In [None]:
%pylab inline
rcParams['figure.figsize'] = (10, 4) #wide graphs by default
from __future__ import print_function
from __future__ import division

In [None]:
from scipy.io import wavfile
sr, src = wavfile.read('media/THX.wav')
sr2, src2 = wavfile.read('media/passport.wav')

# Downmix
src_mono = sum(src.astype(float)/src.shape[1], axis=1).astype(src.dtype)
# Normalize
abs_max = max(abs(src_mono.min().astype(float)), abs(src_mono.max().astype(float)))
src_mono_norm = src_mono.astype(float) / abs_max

In [None]:
from IPython.display import Audio
Audio(src_mono, rate=sr)

# Root Mean Squared

$$x_{\mathrm{rms}} =
\sqrt{ \frac{1}{n} \left( x_1^2 + x_2^2 + \cdots + x_n^2 \right) }.$$

http://en.wikipedia.org/wiki/Root_mean_square

In [None]:
win_size = 2048
hop = 1024
window_start = arange(0, len(src_mono_norm), hop)

window_start

In [None]:
rms = []

for start in window_start:
    w = src_mono_norm[start: start+win_size].astype(float)
    rms_inst = sqrt(mean(w**2))
    rms.append(rms_inst)

In [None]:
plot(rms)

In [None]:
win_sizes = [512, 1024, 2048, 4096]

rms_windows = []

for win_size in win_sizes:
    hop = win_size/2
    window_start = arange(0, len(src_mono_norm), hop) # XXX why does this make floats??!
    rms = []
    for start in window_start:
        s = start.astype('int')
        w = src_mono_norm[s: s+win_size].astype(float)
        rms_inst = sqrt(mean(w**2))
        rms.append(rms_inst)
    rms_windows.append(rms)

In [None]:
for rms_plot in rms_windows:
    plot(rms_plot)

In [None]:
for rms_plot in rms_windows:
    plot(linspace(0, len(src_mono_norm), len(rms_plot)), rms_plot)

plot(linspace(0, len(src_mono_norm), len(rms_windows[-1])), rms_windows[-1], lw=3, color='w')

## Energy envelope

Half-wave rectification and low-pass filtering

In [None]:
src_rect = src_mono_norm *sign(src_mono_norm)

In [None]:
plot(src_rect[0:10000])

In [None]:
ee = convolve(src_rect, ones(4096))
p1 = plot(ee)
twinx()
p2 = plot(linspace(0, len(ee), len(rms_windows[-1])), rms_windows[-1], 'g')
legend((p1+p2),['Low-pass rect', 'Windowed RMS'])

Decimation or other type of point reduction would be useful after this.

# Zero crossing rate


Speech recognition: Aye, Y.Y.; , "Speech Recognition Using Zero-Crossing Features," Electronic Computer Technology, 2009 International Conference on , vol., no., pp.689-692, 20-22 Feb. 2009

http://ieeexplore.ieee.org/xpls/abs_all.jsp?arnumber=4796052&tag=1

Percussive sound discrimination:

Gouyon, F., Pachet, F., & Delerue, O. (2000).

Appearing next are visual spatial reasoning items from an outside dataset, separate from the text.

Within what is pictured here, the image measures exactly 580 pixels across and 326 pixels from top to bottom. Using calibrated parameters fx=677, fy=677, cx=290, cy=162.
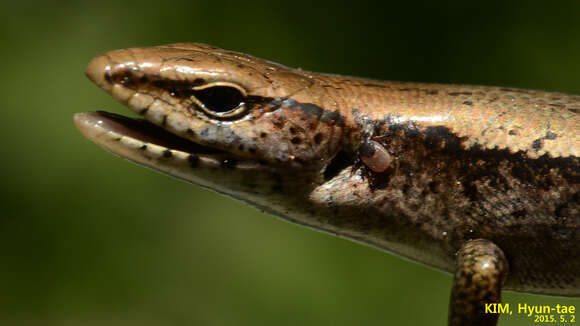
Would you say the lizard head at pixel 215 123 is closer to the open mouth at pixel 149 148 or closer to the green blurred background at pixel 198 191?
the open mouth at pixel 149 148

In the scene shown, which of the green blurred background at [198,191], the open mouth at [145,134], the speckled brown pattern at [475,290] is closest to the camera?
the speckled brown pattern at [475,290]

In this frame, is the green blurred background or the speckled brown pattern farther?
the green blurred background

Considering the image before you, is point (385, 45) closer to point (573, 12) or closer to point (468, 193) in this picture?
point (573, 12)

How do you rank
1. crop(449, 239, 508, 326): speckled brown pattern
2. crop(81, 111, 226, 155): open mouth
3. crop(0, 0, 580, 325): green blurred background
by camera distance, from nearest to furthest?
crop(449, 239, 508, 326): speckled brown pattern, crop(81, 111, 226, 155): open mouth, crop(0, 0, 580, 325): green blurred background

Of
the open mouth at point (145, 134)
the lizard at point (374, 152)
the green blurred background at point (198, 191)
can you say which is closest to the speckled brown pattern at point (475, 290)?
the lizard at point (374, 152)

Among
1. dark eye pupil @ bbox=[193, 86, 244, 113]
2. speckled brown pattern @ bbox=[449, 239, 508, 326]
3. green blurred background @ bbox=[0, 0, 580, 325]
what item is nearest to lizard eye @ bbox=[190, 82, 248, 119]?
dark eye pupil @ bbox=[193, 86, 244, 113]

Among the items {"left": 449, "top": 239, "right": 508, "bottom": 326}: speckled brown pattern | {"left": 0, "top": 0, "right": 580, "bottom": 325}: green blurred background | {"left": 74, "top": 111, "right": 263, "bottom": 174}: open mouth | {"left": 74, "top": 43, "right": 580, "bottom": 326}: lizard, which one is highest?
{"left": 0, "top": 0, "right": 580, "bottom": 325}: green blurred background

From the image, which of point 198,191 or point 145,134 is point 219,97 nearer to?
point 145,134

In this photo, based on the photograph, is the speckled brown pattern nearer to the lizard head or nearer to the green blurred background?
the lizard head
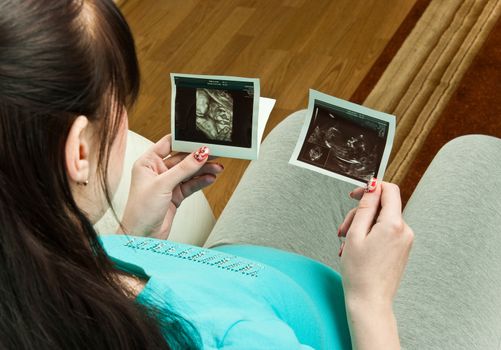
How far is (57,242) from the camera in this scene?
2.46 ft

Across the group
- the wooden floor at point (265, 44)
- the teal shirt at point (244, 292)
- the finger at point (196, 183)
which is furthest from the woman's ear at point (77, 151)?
the wooden floor at point (265, 44)

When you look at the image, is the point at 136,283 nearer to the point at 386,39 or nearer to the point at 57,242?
the point at 57,242

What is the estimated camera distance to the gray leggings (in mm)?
1121

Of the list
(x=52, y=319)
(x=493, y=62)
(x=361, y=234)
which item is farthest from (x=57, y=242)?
(x=493, y=62)

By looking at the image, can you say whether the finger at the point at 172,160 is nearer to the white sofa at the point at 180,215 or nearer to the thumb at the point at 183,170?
the thumb at the point at 183,170

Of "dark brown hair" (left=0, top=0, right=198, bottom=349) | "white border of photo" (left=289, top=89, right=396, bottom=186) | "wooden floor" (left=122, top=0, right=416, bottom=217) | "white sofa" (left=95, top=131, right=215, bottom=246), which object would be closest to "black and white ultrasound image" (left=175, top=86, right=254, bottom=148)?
"white border of photo" (left=289, top=89, right=396, bottom=186)

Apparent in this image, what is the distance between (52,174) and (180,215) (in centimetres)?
75

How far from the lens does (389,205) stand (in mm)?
1092

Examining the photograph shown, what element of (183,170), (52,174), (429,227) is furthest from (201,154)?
(52,174)

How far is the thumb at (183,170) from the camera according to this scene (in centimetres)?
120

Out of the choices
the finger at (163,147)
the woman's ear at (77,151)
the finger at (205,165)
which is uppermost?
the woman's ear at (77,151)

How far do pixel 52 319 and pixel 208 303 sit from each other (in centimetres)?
26

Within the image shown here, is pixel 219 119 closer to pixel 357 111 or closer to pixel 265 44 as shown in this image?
pixel 357 111

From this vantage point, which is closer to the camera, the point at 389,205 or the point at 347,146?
the point at 389,205
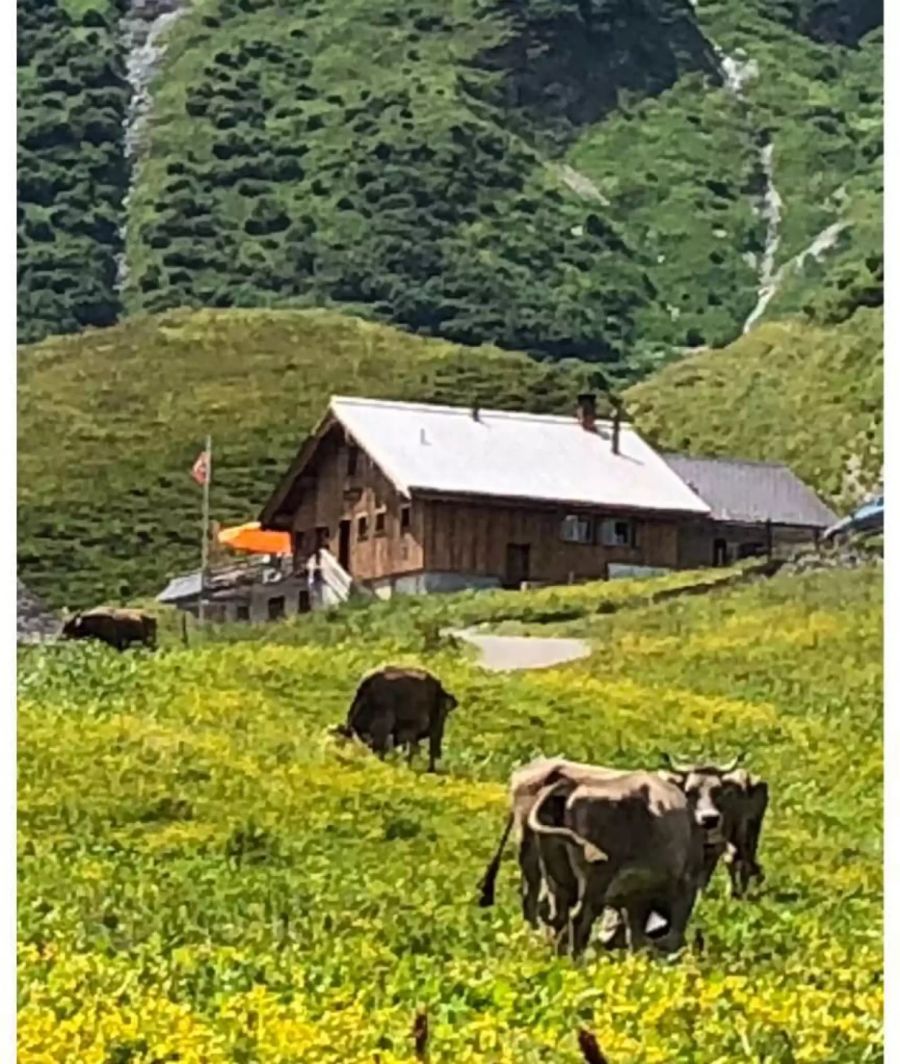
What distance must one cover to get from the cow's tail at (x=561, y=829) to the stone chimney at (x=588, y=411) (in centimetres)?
96

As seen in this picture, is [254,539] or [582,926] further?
[254,539]

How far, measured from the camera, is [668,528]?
648 cm

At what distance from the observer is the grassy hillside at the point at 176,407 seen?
644cm

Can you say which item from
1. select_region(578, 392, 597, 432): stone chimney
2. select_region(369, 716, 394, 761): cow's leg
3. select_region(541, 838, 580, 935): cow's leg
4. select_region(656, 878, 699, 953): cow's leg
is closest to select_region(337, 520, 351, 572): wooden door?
select_region(369, 716, 394, 761): cow's leg

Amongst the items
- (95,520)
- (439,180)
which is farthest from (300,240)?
(95,520)

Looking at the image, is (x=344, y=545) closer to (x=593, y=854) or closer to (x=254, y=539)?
(x=254, y=539)

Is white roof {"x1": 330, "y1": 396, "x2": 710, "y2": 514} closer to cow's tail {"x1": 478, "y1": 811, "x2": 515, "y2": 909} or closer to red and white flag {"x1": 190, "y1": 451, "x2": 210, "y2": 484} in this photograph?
red and white flag {"x1": 190, "y1": 451, "x2": 210, "y2": 484}

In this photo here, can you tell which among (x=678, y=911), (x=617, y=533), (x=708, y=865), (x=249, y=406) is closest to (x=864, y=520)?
(x=617, y=533)

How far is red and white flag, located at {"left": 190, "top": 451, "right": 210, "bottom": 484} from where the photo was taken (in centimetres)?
654

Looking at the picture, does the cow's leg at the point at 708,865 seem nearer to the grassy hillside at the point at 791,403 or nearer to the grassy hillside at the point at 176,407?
the grassy hillside at the point at 791,403

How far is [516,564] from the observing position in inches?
255

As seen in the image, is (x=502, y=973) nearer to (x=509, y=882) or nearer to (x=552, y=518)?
(x=509, y=882)

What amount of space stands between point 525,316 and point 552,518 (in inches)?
24.0

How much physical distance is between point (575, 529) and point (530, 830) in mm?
801
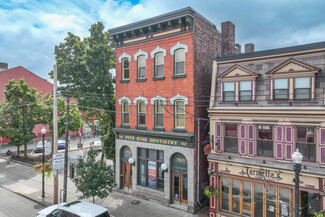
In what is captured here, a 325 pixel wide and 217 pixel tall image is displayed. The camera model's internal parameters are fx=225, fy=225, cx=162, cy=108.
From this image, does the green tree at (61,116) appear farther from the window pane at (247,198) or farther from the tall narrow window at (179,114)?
the window pane at (247,198)

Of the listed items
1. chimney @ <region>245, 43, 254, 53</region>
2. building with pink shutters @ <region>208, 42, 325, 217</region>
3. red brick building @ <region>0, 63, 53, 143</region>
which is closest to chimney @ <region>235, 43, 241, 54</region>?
chimney @ <region>245, 43, 254, 53</region>

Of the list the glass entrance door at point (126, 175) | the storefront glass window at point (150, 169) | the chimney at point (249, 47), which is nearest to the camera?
the storefront glass window at point (150, 169)

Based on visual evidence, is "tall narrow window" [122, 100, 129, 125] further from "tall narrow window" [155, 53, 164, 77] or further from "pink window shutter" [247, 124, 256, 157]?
"pink window shutter" [247, 124, 256, 157]

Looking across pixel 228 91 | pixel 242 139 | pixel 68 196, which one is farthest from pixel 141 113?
pixel 68 196

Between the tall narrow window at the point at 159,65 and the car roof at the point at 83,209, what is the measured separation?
983 cm

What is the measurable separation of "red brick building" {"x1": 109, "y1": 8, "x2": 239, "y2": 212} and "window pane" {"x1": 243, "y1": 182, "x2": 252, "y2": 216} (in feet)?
9.94

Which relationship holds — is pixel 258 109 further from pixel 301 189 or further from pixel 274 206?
pixel 274 206

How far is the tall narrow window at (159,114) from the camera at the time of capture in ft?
55.1

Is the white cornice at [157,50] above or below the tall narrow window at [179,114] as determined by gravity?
above

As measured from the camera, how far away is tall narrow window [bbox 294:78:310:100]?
11.7m

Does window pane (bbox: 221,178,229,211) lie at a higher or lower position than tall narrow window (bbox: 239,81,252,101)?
lower

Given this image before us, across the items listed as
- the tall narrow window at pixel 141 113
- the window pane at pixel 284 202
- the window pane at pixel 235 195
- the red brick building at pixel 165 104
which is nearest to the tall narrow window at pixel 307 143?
the window pane at pixel 284 202

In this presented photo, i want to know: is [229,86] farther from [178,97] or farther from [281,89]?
[178,97]

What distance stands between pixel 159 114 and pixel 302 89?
925 centimetres
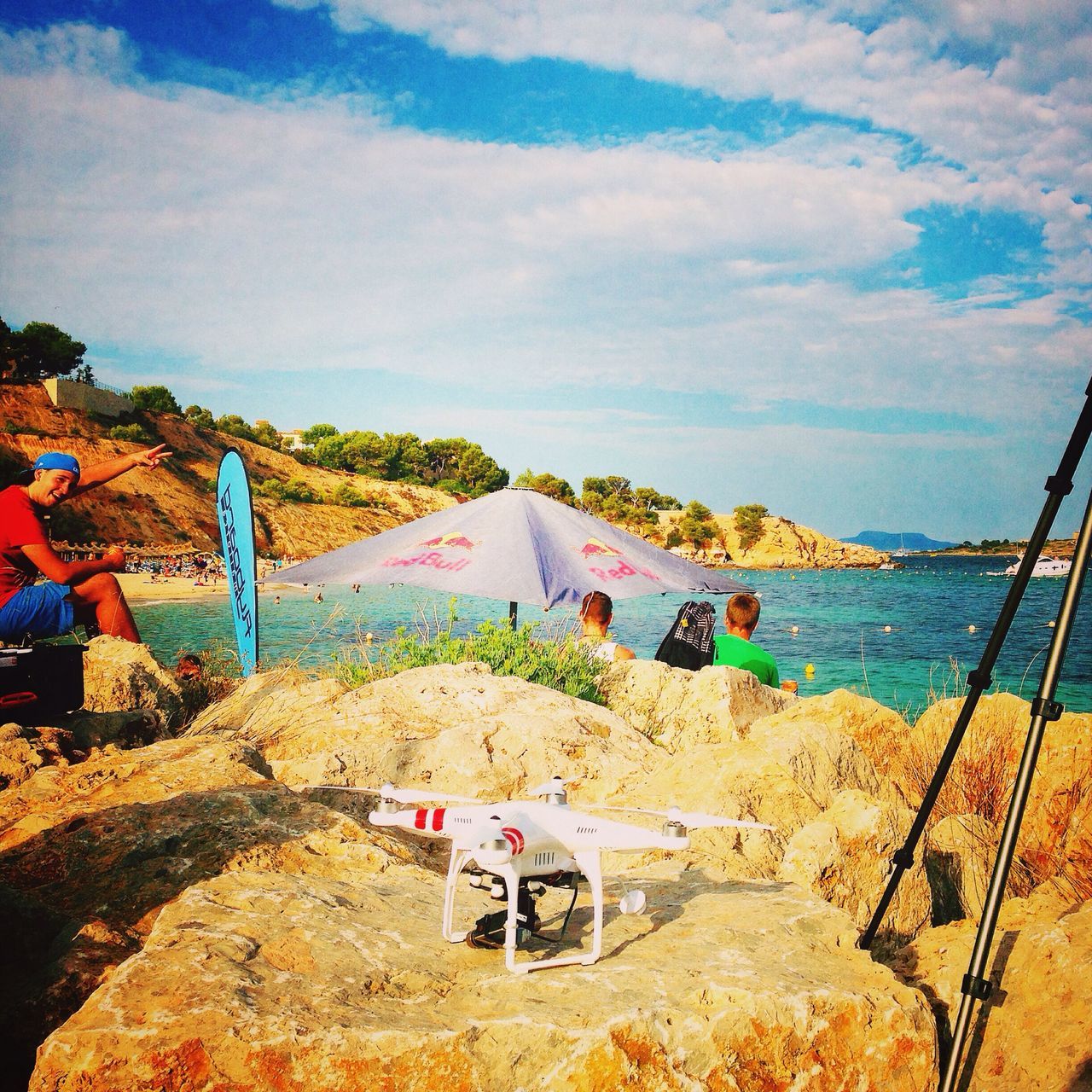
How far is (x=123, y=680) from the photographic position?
5.55 metres

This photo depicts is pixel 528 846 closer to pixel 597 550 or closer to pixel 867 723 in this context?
pixel 867 723

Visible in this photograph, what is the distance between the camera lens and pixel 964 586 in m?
82.9

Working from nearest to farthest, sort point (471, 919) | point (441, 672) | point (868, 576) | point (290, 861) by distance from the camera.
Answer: point (471, 919), point (290, 861), point (441, 672), point (868, 576)

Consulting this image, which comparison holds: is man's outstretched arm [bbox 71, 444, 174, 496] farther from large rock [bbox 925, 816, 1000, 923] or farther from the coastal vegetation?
the coastal vegetation

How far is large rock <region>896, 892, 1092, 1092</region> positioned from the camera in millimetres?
2432

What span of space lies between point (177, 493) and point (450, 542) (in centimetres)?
5704

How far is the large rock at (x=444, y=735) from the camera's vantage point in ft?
16.3

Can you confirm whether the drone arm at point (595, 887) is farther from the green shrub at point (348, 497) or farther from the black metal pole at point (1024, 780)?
the green shrub at point (348, 497)

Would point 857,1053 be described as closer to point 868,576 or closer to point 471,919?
point 471,919

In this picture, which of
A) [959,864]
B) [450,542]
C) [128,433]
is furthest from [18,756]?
[128,433]

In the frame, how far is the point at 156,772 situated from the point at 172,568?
45.2 m

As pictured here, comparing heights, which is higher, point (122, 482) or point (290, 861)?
point (122, 482)

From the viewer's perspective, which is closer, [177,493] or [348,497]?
[177,493]

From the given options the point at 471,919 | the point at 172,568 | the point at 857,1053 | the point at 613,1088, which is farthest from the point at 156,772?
the point at 172,568
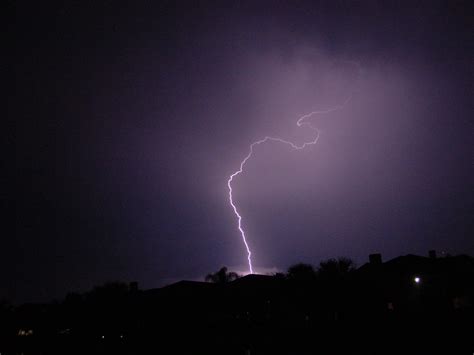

On the use of zero-crossing rate for an application of classification of percussive sounds. DAFx G-6 conference on Digital Audio Effects, 3–8. Retrieved from http://citeseerx.ist.psu.edu/viewdoc/download?doi=10.1.1.18.7006&rep=rep1&type=pdf

For very clean sounds can be used to detect pitch.

It also tends to correlate to high frequency content.

In [None]:
in_sig = src2.astype(float)
plot(in_sig)

In [None]:
zc = argwhere((in_sig[:-1]*in_sig[1:]) <= 0)

#zc = r_[zc, argwhere(in_sig == 0)]

plot(zc, zeros_like(zc), 'o')

In [None]:
plot(in_sig)
plot(zc, zeros_like(zc), 'o')
grid()
xlim(50000, 50400);
ylim((-10000, 10000));

In [None]:
len(zc)

In [None]:
len(in_sig)/44100.0 #duration of the sample

In [None]:
len(zc)/(len(in_sig)/44100.0) #Global ZCR

In [None]:
# XXX why was this definition missing?? 
# is this a homework solution??
def windowed_zcr(sig_in, winsize, hop, sr = 1.0):
    l = len(sig_in)
    win_start = arange(0, l - winsize, hop)
    zcr = zeros((len(win_start)))
    for i, start in enumerate(win_start):
        sl = sig_in[start: start + winsize].astype(float)
        zcr[i] = (sr/float(winsize)) * sum(sl[:-1]*sl[1:] < 0)

    times = win_start + winsize/2
    return times/float(sr), zcr

In [None]:
times, zcr = windowed_zcr(src2, 4410, 2205, sr2)
plot(times, zcr)
figure()
plot(in_sig)

In [None]:
from IPython.display import Audio
Audio(in_sig, rate=sr)

In [None]:
times, zcr = windowed_zcr(src2, 1024, 512, sr2)
plot(times, zcr)
figure()
plot(in_sig)

# Spectral shape features

In [None]:
Pxx, freqs, times, im = specgram(src_mono_norm, NFFT=2048, Fs=sr, window=window_hanning, noverlap=1024);

In [None]:
Pxx.shape

The time-varying power spectrum is stored in *Pxx*. Each column (second dimension) holds a single spectral frame.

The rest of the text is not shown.